-- Begin SUPPLIED PASSAGE --

I am running Apache Storm with Nimbus set up on one node and two supervisors set up on two other nodes. After I launch the topology (with workers=2), it does not run correctly. In the worker logs of one of the supervisor nodes, I see the following errors:
2018-07-04 17:36:02.650 o.a.s.m.n.Client client-boss-1 [ERROR] connection attempt 1 to Netty-Client-hostname/X.X.X.X:6700 failed: org.apache.storm.shade.org.jboss.netty.channel.ConnectTimeoutException: connection timed out: hostname/X.X.X.X:6700
On the other worker node, I see the following error:
2018-07-04 17:34:11.344 o.a.s.m.n.Client client-boss-1 [ERROR] connection attempt 3 to Netty-Client-hostname1/X.X.X.X:6700 failed: java.net.ConnectException: Connection refused: hostname1/X.X.X.X:6700
There are no other errors in the worker logs. If I replace one of these workers with another worker (on the same sub-net), the topology runs perfectly. Because of this, the issue seems to be related to connection between the two worker nodes. However, /etc/hosts file is set up correctly (same as of the worker that when paired with one of these works correctly) and both workers can reach each other (ping/ssh). Connection between nimbus and these workers is fine (topology with workers=1 runs correctly on each of these workers).
I am not sure now what might be the issue over here. Any help is appreciated.
EDIT:
After spending a lot of time to figure this out, I came to know that connections on port 6700 were not being allowed on the worker node. I edited iptables to allow incoming tcp connections on the port. The worker logs still show some netty connection errors but now, at least, the topology is running fine.
sudo iptables -A INPUT -p tcp --dport 6700 -j ACCEPT

-- End SUPPLIED PASSAGE --
-- Begin EXTRACTED RECORDS --

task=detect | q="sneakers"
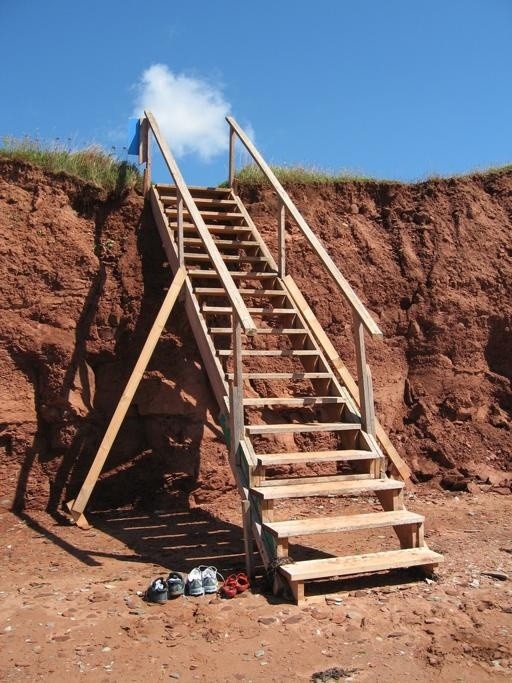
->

-- End EXTRACTED RECORDS --
-- Begin EXTRACTED RECORDS --

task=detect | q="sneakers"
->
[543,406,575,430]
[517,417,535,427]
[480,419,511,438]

-- End EXTRACTED RECORDS --

# TO DO
(1) According to the Storm forum post, what turned out to be the cause of the connection problem between the two worker nodes?
(2) Rewrite the Storm forum post starting with "I am not sure" and going on through "is running fine.", changing "incoming" to "inbound".
The data above comes from a separate source and is unrelated to the Storm forum post.

# SOLUTIONS TO EACH TASK
(1) Connections on port 6700 were not being allowed on the worker node.

(2)
I am not sure now what might be the issue over here. Any help is appreciated.
EDIT:
After spending a lot of time to figure this out, I came to know that connections on port 6700 were not being allowed on the worker node. I edited iptables to allow inbound tcp connections on the port. The worker logs still show some netty connection errors but now, at least, the topology is running fine.